六壬課(『事林広記』)

id:hokuto-hei さんが仰る「六輝」とは、いわゆる暦注の一種で、先勝・友引・先負・仏滅・大安・赤口のことですが、これは近世において日本化したものですね。北斗柄さんのご指摘にありましたように、『事林広記』 *1 には、大陸で行なわれた六輝六壬課)のありようが紹介されています。元禄12年版本でいえば、壬集・巻七・第四十八丁に見えます(『和刻本類書集成 第一輯』423頁)ので、その一部をうpしました。
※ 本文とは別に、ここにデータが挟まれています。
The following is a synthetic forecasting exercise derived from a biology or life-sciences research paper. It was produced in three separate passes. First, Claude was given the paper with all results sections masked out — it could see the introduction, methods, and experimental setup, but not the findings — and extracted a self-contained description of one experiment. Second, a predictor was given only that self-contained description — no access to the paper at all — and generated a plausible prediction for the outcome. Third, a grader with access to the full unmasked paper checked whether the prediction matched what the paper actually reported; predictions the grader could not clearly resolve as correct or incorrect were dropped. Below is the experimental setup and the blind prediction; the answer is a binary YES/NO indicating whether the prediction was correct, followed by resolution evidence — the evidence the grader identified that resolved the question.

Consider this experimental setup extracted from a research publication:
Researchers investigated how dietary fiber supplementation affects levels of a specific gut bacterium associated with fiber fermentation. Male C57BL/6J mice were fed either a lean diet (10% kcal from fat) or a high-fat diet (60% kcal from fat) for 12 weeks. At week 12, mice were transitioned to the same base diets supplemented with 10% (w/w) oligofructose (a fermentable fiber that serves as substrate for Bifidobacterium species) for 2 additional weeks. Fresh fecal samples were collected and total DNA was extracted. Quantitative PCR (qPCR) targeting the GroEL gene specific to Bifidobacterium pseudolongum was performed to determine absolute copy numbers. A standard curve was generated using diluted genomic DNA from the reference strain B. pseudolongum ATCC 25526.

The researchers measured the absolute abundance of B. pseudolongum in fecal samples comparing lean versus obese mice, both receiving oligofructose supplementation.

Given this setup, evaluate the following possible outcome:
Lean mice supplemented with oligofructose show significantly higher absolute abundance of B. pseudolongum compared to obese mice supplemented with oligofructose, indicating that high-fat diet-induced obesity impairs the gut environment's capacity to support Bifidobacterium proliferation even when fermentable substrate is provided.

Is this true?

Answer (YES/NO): NO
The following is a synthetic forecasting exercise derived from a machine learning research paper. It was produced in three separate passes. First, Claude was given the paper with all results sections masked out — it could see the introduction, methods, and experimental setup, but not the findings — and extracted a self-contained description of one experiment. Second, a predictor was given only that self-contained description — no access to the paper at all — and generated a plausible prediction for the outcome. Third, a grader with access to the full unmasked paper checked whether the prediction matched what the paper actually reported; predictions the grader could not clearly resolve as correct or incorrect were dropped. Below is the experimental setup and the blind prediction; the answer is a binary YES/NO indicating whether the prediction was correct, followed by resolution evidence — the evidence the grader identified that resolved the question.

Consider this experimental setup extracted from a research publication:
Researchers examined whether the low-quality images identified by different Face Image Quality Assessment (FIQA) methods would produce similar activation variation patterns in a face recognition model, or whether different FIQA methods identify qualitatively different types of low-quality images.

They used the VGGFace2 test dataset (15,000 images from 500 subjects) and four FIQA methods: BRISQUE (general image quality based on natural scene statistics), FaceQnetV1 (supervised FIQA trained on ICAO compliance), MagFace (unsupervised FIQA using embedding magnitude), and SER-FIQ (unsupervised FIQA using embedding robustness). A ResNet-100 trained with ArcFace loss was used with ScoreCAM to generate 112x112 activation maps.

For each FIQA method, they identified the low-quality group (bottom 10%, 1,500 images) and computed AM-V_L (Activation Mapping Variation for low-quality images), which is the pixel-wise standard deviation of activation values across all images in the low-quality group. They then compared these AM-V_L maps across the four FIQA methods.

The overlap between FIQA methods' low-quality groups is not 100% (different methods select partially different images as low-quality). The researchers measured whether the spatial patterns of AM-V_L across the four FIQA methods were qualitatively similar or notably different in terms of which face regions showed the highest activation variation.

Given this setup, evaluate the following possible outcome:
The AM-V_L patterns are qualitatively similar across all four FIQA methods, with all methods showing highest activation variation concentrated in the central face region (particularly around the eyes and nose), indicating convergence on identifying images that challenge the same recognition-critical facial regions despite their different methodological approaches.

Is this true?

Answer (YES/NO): NO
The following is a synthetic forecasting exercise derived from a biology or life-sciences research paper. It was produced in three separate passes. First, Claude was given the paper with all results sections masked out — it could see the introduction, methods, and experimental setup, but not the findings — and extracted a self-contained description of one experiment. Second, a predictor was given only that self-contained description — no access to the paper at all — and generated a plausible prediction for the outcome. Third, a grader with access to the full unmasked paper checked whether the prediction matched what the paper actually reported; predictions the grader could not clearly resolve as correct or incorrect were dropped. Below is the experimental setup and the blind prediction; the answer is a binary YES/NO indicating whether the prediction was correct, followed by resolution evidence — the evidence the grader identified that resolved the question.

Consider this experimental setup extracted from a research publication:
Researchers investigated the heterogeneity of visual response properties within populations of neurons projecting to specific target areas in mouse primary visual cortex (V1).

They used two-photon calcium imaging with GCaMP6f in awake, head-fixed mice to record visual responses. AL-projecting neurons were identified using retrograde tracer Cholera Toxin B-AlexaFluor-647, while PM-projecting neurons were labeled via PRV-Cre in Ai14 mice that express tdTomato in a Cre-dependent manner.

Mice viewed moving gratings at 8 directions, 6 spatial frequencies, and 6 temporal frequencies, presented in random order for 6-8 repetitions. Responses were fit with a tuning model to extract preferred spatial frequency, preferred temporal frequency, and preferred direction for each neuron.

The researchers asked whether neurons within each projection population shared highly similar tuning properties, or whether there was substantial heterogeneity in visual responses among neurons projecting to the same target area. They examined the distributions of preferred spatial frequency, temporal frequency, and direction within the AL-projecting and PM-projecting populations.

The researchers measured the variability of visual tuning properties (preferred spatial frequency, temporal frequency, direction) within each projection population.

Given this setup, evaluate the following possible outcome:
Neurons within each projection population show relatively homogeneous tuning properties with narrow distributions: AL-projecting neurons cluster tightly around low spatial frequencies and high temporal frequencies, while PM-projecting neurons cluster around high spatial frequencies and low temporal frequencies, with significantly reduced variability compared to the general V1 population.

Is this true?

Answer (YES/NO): NO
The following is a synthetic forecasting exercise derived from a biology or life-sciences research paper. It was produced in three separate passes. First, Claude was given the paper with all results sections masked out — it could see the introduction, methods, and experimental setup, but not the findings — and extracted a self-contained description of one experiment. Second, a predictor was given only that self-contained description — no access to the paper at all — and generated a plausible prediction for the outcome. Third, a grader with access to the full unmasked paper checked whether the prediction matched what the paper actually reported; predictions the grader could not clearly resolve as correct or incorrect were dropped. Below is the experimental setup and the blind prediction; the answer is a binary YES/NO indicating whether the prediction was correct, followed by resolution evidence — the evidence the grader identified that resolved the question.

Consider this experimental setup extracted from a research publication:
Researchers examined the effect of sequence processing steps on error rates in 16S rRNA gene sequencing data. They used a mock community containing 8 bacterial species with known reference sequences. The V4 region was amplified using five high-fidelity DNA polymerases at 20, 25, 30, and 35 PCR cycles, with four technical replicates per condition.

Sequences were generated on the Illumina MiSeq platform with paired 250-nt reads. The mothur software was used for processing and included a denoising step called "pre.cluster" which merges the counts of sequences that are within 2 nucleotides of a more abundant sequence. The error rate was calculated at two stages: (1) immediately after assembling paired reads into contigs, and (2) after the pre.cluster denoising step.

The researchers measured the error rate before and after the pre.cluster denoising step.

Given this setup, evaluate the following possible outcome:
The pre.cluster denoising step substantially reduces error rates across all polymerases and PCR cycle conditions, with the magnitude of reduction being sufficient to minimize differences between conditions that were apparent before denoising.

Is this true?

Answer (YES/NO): NO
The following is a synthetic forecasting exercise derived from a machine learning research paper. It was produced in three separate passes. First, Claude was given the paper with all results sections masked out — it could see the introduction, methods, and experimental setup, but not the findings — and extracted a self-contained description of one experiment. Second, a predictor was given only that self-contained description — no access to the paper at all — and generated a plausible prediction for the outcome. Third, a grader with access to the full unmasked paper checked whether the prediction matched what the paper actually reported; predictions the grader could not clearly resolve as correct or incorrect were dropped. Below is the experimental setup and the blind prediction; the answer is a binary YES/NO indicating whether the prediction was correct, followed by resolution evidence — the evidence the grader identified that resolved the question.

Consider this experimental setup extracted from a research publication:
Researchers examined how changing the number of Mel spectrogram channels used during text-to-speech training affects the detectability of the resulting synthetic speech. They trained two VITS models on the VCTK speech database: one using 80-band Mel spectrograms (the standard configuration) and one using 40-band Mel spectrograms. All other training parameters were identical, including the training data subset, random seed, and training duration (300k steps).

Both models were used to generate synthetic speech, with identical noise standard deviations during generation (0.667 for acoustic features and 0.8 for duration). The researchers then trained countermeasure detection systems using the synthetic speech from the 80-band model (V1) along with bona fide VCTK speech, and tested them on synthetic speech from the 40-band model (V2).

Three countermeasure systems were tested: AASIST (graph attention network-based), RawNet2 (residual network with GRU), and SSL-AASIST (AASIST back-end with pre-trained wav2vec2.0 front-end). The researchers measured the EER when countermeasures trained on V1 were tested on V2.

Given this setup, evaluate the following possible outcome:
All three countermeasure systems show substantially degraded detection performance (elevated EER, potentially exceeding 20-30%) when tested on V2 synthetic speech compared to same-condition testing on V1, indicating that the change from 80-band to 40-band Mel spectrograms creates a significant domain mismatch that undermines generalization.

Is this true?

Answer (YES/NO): NO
かろうじて字は判読できるのではないかと・・・。
六壬課(『事林広記』)
前述したように、日本では六輝といえば、先勝・友引・先負・仏滅・大安・赤口ですが、元来は、赤口・小吉・速喜・空亡・留連・大安であったことがわかります。
北斗柄さんのような専門家がいらっしゃる手前、私はここら辺でもう消えますが、この後にも面白い記事が続いていて(北斗柄さんにとっては、むしろ、こちらの方に興味があるのでしょうが)、例えば、大安の日というのはどういう日なのかという説明があり、

   大安時 属木 青龍主事
大安百事昌 求財在坤方 失物去不遠 宅舎保安康
行人由未動 病鬼不為殃 将軍還旧願 子細為推詳

まず、大安の日は、五行で言うところの「木」のエレメントに属し、四神の一つである青龍が主宰神である、と。そして、その後に韻文らしきものがあって、「大安の時は、万事うまくいく。財宝は坤(ひつじさる。南西)の方角にある。なくし物は近くにあるし、家屋は無事を保つ・・・」云々と、おみくじで見かけるような文言になっています。
後日、id:hokuto-hei さんによるレポートがあると思いますので、それを楽しみにしましょう。

*1:宋末〜元初の成立ですが、現存するものは元〜明代に増補されたもの。「和刻本類書集成」に縮刷影印されたものは、元禄12年(1699年)刊の十冊本。